Air Traffic Control To And From Oil Platforms In The Gulf of Mexico

By Antonio Percy

 

 

July 29, 2009, Houston, Texas ATP Oil & Gas Corporation announced today that the ATP Innovator is the first Gulf of Mexico offshore platform to install an Automatic Dependent Surveillance-Broadcast (ADS-B) system for air traffic control to and from platforms in the Gulf of Mexico.

ATP Oil & Gas Corporation ATP Oil & Gas is an international offshore oil and gas development and production company with operations in the Gulf of Mexico and the North Sea.

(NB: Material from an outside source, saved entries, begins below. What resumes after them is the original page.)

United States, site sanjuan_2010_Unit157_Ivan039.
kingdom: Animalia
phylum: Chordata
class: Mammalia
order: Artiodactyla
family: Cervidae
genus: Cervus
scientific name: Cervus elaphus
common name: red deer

Automatic dependent surveillance-broadcast (ADS-B) is a cooperative surveillance technique for air traffic control and related applications. An ADS-B-equipped aircraft determines its own position using a global navigation satellite system and periodically broadcasts this position and other relevant information to potential ground stations and other aircraft with ADS-B-in equipment. ADS-B can be used over several different data link technologies, including Mode-S Extended Squitter (1090 ES), Universal Access Transceiver (978 MHz UAT), and VHF data link (VDL Mode 4).

ADS-B provides accurate information and frequent updates to airspace users and controllers, and hence supports improved use of airspace, reduced ceiling visibility restrictions, improved surface surveillance, and enhanced safety, for example through conflict management.

 

Under ADS-B, a vehicle periodically broadcasts its own state vector and other information without knowing what other vehicles or entities might be receiving it, and without expectation of an acknowledgment or reply. ADS-B is automatic in the sense that no pilot or controller action is required for the information to be issued. It is dependent surveillance in the sense that the surveillance-type information so obtained depends on the suitable navigation and broadcast capability in the source vehicle.

A similar solution is the Automatic Identification System (AIS), a system used by ships and Vessel Traffic Services.

ATP partnered with the Federal Aviation Administration (FAA) Surveillance and Broadcast Services Office, Helicopter Association International (HAI), Gulf helicopter operators, and other offshore oil and gas companies to implement this new technology. ADS-B uses precise location data from the global satellite network to provide real-time, radar-like traffic information directly to ADS-B equipped aircraft, then transmitted to shore to the FAA and to air traffic controllers and other aircraft. In addition, the system will provide helicopter operators in the Gulf immediate access to updated weather information and other flight information services.  

The system on the ATP Innovator platform will be part of a larger network of systems which are set to go operational in December 2009.  

“The safety and security of our offshore industry personnel is of utmost priority,” stated T. Paul Bulmahn, Chairman and CEO of ATP. “Helicopters serving oil and gas installations conduct as many as 7,500 trips each day to offshore platforms over a 500 mile-wide area along the Texas, Louisiana, and Mississippi coastlines, extending 250 miles out into the Gulf.  

They carry an estimated 2.6 million passengers per year. ATP is proud to be a partner in this significant enhancement to aviation safety.”